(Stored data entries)
________________________________________

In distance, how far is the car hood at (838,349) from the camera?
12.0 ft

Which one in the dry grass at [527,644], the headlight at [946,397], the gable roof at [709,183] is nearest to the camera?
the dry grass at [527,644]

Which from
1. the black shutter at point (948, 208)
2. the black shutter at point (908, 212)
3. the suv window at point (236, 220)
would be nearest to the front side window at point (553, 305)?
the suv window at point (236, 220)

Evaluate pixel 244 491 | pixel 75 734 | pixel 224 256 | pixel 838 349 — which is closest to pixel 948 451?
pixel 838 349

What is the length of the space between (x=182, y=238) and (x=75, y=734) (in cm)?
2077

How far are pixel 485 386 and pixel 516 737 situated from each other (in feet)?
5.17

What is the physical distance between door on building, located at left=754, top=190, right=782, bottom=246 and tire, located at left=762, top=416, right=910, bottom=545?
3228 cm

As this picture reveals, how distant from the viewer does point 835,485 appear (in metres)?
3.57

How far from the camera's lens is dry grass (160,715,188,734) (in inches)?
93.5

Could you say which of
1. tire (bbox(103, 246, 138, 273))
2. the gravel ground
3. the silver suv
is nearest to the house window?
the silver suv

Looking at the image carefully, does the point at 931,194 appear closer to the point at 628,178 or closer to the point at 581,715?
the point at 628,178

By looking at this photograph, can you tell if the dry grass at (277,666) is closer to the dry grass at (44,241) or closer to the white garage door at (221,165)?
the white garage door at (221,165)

________________________________________

- Objective
All of the entries must be quoted exactly; please include each one.

- Result for this exercise
In distance, how far is the car hood at (838,349) from the camera?
12.0 ft

Which one in the dry grass at [527,644], the headlight at [946,397], the gable roof at [709,183] is nearest to the camera?
the dry grass at [527,644]

Which from
1. the black shutter at point (948, 208)
2. the black shutter at point (908, 212)
3. the suv window at point (236, 220)
would be nearest to the front side window at point (553, 305)?
the suv window at point (236, 220)

Evaluate pixel 244 491 | pixel 75 734 | pixel 224 256 | pixel 838 349 — which is closest to pixel 948 451?
pixel 838 349

What is the length of the space between (x=182, y=238) and (x=75, y=734) (in cm)?
2077

How far are pixel 485 386 and pixel 516 737 situated from each other (in feet)?
5.17

What is the physical distance between door on building, located at left=754, top=190, right=782, bottom=246 and tire, located at left=762, top=416, right=910, bottom=545?
3228 cm

As this picture reveals, how distant from the viewer does point 835,485 appear (in metres)?
3.57

How far from the camera's lens is dry grass (160,715,188,734) (in inches)?
93.5

Could you say which of
1. tire (bbox(103, 246, 138, 273))
2. the gravel ground
3. the silver suv
is nearest to the house window?
the silver suv

Looking at the image carefully, does the point at 931,194 appear closer to the point at 628,178 or closer to the point at 581,715?
the point at 628,178

By looking at this photograph, can you tell if the dry grass at (277,666) is closer to the dry grass at (44,241) or closer to the white garage door at (221,165)?
the white garage door at (221,165)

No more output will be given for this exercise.